To do :: Task for the records below: repeat the line containing "和歌山廃校キャンプから帰ってきました" and every line after it, exactly and with nothing else, but leave out the pictures.

Provided data ::
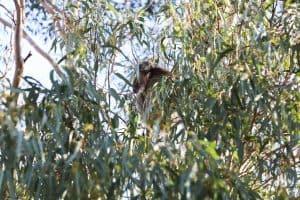 globulus eucalyptus tree with Australian koala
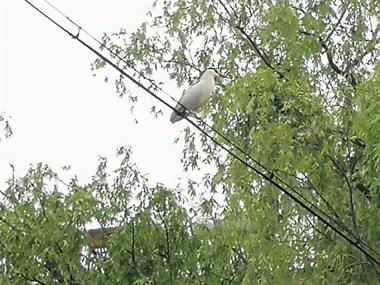 谁知道这是什么鸟?
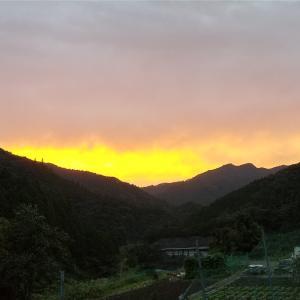和歌山廃校キャンプから帰ってきました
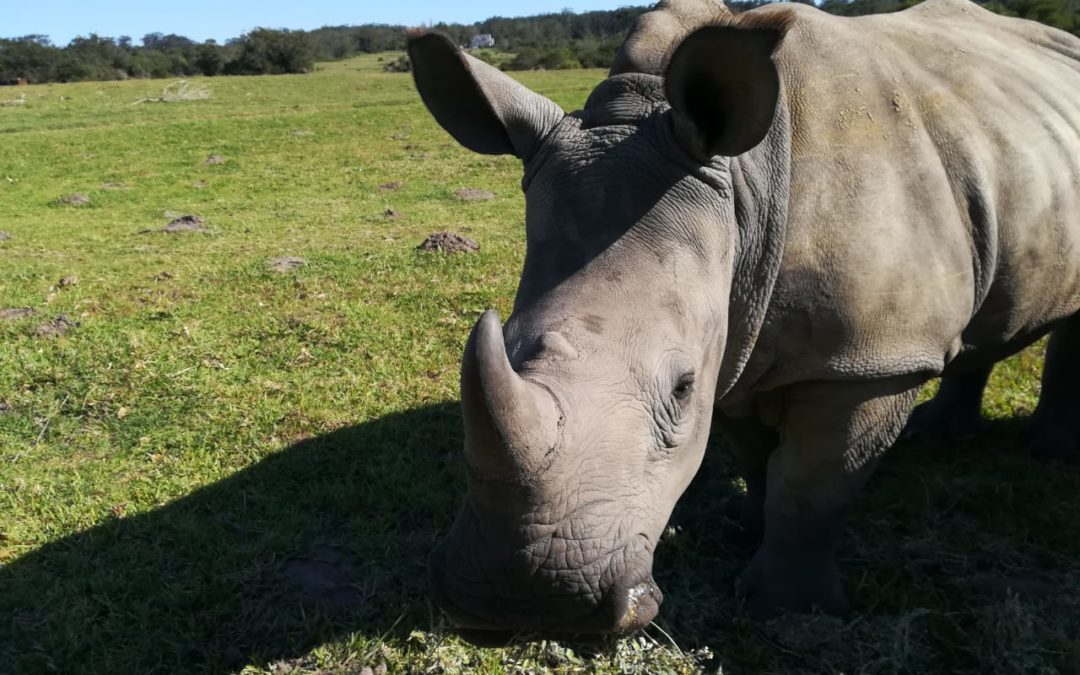 Finally, a strong decline in rhino poaching.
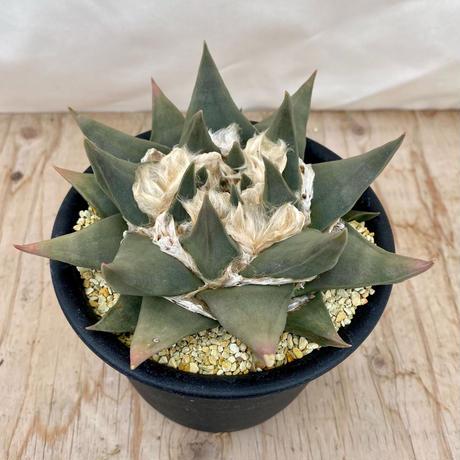 57、Ariocarpus 三角牡丹(実)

Completed task ::
和歌山廃校キャンプから帰ってきました
 Finally, a strong decline in rhino poaching.
 57、Ariocarpus 三角牡丹(実)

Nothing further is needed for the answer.